# Roadies de aca en Monterrey...



## mtymxdh (Jan 14, 2005)

¡¡¡ haganme el recabr*n favor !!! :madman:










sin comentarios... 

la "bodega" que esta al fondo es esta tienda: https://www.concepto360.com.mx/
se le borro la fecha a la foto, por eso se ve como si la llanta delantera estubiera ponchada


----------



## mtymxdh (Jan 14, 2005)

al chile ni un solo comentario?


----------



## rzozaya1969 (Nov 28, 2004)

mtymxdh said:


> al chile ni un solo comentario?


Que?
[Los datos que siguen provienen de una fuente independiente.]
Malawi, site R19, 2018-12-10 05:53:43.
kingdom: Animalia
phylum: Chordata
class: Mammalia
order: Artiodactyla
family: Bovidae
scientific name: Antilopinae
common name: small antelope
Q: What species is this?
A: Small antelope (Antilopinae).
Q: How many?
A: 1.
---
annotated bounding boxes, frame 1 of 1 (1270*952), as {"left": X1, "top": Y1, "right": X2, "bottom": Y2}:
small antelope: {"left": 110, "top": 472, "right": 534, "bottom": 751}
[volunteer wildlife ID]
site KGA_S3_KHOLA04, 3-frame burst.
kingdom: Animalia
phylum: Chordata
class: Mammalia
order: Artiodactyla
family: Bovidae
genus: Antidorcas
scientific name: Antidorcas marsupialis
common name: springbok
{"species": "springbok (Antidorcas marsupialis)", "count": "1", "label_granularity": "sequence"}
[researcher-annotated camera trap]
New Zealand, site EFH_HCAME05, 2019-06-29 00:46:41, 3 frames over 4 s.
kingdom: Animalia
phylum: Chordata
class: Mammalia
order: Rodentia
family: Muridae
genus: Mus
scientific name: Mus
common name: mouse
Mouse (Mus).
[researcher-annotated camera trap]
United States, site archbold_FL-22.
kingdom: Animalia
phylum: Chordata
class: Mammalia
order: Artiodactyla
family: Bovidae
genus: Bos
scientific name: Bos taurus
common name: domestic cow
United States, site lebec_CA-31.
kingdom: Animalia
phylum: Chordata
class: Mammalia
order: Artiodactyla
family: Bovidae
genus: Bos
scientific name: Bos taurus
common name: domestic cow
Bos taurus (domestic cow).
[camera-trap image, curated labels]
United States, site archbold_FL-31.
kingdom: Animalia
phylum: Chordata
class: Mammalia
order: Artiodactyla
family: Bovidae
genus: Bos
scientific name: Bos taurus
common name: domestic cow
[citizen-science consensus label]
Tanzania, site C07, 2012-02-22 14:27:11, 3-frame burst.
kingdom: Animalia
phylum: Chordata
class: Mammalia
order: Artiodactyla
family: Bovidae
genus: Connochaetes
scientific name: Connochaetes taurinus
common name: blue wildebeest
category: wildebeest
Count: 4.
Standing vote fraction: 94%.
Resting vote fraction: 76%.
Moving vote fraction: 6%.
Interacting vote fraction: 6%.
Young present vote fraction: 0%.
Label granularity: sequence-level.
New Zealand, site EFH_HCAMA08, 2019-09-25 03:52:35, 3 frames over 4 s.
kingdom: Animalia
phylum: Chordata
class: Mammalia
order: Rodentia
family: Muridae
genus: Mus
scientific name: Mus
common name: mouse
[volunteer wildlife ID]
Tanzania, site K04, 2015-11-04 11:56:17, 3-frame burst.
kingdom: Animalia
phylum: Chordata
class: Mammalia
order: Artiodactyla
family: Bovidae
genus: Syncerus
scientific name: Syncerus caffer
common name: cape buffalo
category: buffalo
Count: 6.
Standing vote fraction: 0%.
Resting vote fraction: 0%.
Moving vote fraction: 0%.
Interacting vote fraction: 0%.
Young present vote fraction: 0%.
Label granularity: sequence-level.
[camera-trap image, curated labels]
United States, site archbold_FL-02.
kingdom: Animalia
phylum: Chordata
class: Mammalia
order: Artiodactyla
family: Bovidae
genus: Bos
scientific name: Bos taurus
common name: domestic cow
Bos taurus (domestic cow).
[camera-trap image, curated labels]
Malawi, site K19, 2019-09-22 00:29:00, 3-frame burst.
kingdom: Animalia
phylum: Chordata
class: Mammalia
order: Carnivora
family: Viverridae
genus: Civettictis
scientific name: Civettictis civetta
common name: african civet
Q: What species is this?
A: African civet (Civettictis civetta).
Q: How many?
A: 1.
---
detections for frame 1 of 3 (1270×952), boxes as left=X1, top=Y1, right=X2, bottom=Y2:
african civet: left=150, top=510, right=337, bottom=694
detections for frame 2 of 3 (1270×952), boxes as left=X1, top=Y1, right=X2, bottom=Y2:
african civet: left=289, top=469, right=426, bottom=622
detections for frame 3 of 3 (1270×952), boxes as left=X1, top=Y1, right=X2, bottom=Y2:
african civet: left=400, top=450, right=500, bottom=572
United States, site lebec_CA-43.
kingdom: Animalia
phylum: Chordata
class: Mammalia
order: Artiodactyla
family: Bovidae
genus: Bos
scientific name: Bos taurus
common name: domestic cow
No llego a ver ninguna bici...


----------



## eyderman (May 13, 2004)

*que irresponsable!*

Ah, ya sé a lo que te refieres, a que con ese rack cualquier bici que cargues estaría en riesgo o demasiado expuesta si ocurriera algo como esto...


















:nono:


----------



## eyderman (May 13, 2004)

O que para una sola bici mejor debió haber seleccionado un simple rack de cajuela como este?


----------



## eyderman (May 13, 2004)

*ahora sí lo tengo!*

Creo que sobre todo te refieres a que ese rack estorbaría mucho en caso de que el dueño quisiera hacer una sesión fotográfica como esta...


----------



## martinsillo (Jul 31, 2009)

y hablando de los roadies de MTY, la gente desesperada buscando agua, víveres, etc, etc. y ellos rodando en las calles! llenas de barro btw!

solo si son profesionales tendría sentido...y quien sabe?...si no, no manches, aguantate un poco! en estos momentos no hay forma en la que me pueda ver identificado con ellos.


----------



## Warp (May 24, 2004)

El Lambo tiene ponchada la llanta delantera??? Era eso?? Hay que ponerle Stan's...


----------



## mtymxdh (Jan 14, 2005)

Warp said:


> El Lambo tiene ponchada la llanta delantera??? Era eso?? Hay que ponerle Stan's...


se le borro la fecha a la fotografia...


----------